What you will do:
(A) According to the text on the JL123 crash, why was the families' access to information from JAL sometimes limited? Answer in one to three sentences.
(B) In the text on the JL123 crash, in which city did the families gather in school gyms after the crash?

It is also in marked contrast to Margaret Thatcher who interrupted her holiday in Australia to go to the scene of the British Airtours fire at Manchester Airport only 10 days after JL123. The photographs of this featured in all the national newspapers in Japan. Although there may be times where such an intervention can be disruptive to the recovery process, a Prime Minister surely should be seen to be trying to do something positive.

Nakasone accepted the resignation of JAL President Takagi, whom he ‘severely admonished for the allowing the crash to occur’. As Nakasone confirmed who the new President would be, he called the top executives of JAL ‘irresponsible, arrogant men’, adding that it was time to end the belief that ‘the government will support us’ (‘oyakata Hinomaru’). Surely Nakasone should have been doing more than this. Van Wolferen argues more did not happen as ‘To do so would have created the unwanted impression that the government had taken symbolic responsibility for the event’. Is that not what a government is supposed to do?

In 1995, a further twist to the JL123 story was added when former American servicemen, Michael Antonucci, claimed that an American Air Force helicopter was directed to the crash site by the Hercules which he had been the navigator on. With the helicopter above the crash site, preparations were made for men to winch down to the site and look for survivors. However, the helicopter was apparently ordered to withdraw and return to base, as the Japanese rescue team was on its way. All were ordered not to speak of the incident again. It is questionable however whether these events ever took place, although they have seemingly been widely accepted by the English-speaking world.

‘They are so afraid the world will think the Japanese have not been able to handle the situation’. This quote seems apt. Not just for the JL123 situation, but many others. Yet this was written in relation to the Great Kantō Earthquake in 1923.

Building and Maintaining Kizuna

After the crash, families, many of whom first learnt of their losses by seeing loved ones’ names listed live on TV as there is no concept of next-of-kin being informed first, congregated in school gyms in the city of Fujioka, the closest city in Gunma to the crash site. They were put up in a variety of hotels and ryokan across the area. JAL assigned staff to look after each family. But with JAL being seen as a perpetrator in a possible crime, their access to information was sometimes limited and this was one cause of some problems between families and JAL. But there was little out-pouring of emotion. The outward appearance may have been that they were being ‘stoical’, a word which was much used by the international media in describing Japanese people’s responses after the Great East Japan Earthquake. But is the suppression of emotion a positive thing? There was no counselling for families or JAL employees afterwards.

Local volunteers came to the gyms to provide oshibori, tea and comforting words. The bonds built up at this time continue to today.

Today the anniversary of the crash is still remembered. One can see the bonds – kizuna – between the families and the ones they lost, between the different families and between the families and the volunteers. But it goes further than that. Osutaka-no-One has become a seichi, a religious place. It is a place where people can go to remember other disasters. Representatives of some of these, such as the China Airlines crash in 1994 and the Fukuchiyama Line Derailment in 2005 will also attend the JL123 Anniversary. In 2011 even the Great East Japan Earthquake was remembered there.

The 8/12 Renrakukai, the organization set up by some of the families who lost loved ones in the JAL crash, and its head, Kuniko Miyajima, have become instrumental in trying to improve care to such people following other tragedies.

(Extracted records)

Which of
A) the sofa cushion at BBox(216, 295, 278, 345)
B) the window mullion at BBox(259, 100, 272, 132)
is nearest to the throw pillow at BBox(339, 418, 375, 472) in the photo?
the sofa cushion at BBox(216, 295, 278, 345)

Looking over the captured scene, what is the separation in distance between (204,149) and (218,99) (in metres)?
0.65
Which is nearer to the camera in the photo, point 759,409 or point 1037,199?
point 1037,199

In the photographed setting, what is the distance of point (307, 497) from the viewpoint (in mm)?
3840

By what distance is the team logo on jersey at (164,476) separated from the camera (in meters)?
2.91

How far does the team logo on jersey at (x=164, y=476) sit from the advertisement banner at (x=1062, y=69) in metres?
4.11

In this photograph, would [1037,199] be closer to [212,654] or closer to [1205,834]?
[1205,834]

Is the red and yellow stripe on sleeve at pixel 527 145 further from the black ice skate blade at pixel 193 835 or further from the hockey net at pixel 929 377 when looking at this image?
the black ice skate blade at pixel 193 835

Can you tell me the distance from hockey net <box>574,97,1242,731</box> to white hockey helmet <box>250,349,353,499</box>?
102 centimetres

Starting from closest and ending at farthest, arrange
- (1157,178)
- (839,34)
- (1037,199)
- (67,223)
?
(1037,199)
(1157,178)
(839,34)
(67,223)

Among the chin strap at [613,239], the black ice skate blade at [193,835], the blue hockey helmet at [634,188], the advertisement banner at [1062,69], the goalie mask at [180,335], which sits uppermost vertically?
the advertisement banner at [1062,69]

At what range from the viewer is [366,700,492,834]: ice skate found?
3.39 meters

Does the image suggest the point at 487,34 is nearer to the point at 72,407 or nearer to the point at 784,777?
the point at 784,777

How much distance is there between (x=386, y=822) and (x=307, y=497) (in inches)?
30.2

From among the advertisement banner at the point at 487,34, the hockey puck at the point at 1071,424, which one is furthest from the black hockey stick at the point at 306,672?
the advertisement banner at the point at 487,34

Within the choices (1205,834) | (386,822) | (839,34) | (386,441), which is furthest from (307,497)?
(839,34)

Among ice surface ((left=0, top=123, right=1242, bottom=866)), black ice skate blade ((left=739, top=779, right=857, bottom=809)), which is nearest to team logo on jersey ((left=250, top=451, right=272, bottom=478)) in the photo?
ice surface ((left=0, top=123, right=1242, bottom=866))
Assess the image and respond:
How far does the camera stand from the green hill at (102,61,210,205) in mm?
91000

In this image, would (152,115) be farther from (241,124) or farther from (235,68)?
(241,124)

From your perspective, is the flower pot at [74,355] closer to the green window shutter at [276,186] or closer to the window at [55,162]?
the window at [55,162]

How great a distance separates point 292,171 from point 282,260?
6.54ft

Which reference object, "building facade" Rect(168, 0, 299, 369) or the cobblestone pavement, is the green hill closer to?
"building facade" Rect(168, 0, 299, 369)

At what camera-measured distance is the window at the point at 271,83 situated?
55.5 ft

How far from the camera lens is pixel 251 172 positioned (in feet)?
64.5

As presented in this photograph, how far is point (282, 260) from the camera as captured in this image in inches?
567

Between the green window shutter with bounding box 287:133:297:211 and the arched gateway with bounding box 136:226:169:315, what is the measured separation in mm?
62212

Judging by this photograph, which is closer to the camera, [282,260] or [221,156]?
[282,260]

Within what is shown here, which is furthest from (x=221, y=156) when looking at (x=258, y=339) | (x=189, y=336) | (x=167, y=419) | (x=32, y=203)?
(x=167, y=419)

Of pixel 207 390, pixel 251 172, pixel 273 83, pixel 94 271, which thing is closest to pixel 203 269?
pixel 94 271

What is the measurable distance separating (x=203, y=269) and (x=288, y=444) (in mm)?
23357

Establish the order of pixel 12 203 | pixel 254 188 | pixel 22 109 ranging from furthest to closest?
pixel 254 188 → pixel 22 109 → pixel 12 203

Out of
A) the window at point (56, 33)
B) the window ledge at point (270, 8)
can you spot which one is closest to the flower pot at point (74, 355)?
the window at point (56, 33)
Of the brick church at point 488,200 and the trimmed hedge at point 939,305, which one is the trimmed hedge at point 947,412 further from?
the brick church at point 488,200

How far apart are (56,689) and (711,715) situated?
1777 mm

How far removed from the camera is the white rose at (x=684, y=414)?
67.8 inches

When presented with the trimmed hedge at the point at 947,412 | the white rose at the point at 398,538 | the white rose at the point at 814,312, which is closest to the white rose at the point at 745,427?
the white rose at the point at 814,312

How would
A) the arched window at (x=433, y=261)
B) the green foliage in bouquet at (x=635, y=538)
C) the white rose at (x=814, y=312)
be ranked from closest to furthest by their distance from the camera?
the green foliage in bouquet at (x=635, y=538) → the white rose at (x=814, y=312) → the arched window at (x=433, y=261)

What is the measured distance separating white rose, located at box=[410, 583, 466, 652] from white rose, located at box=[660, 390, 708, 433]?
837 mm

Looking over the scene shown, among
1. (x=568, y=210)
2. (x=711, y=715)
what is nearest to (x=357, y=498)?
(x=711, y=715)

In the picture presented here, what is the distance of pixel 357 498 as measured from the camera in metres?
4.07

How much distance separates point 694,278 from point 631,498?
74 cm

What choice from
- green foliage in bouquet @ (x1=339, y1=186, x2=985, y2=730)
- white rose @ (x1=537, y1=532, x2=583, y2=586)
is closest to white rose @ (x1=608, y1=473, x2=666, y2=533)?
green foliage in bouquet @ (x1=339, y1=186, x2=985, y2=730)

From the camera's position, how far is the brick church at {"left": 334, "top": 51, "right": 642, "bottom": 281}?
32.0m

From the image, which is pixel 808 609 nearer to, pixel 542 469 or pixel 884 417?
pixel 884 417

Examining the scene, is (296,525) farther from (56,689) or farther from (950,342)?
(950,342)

Expected answers:
(A) The families' access to information was sometimes limited because JAL was seen as a perpetrator in a possible crime. This was one cause of some problems between the families and JAL.

(B) They gathered in Fujioka, the closest city in Gunma to the crash site.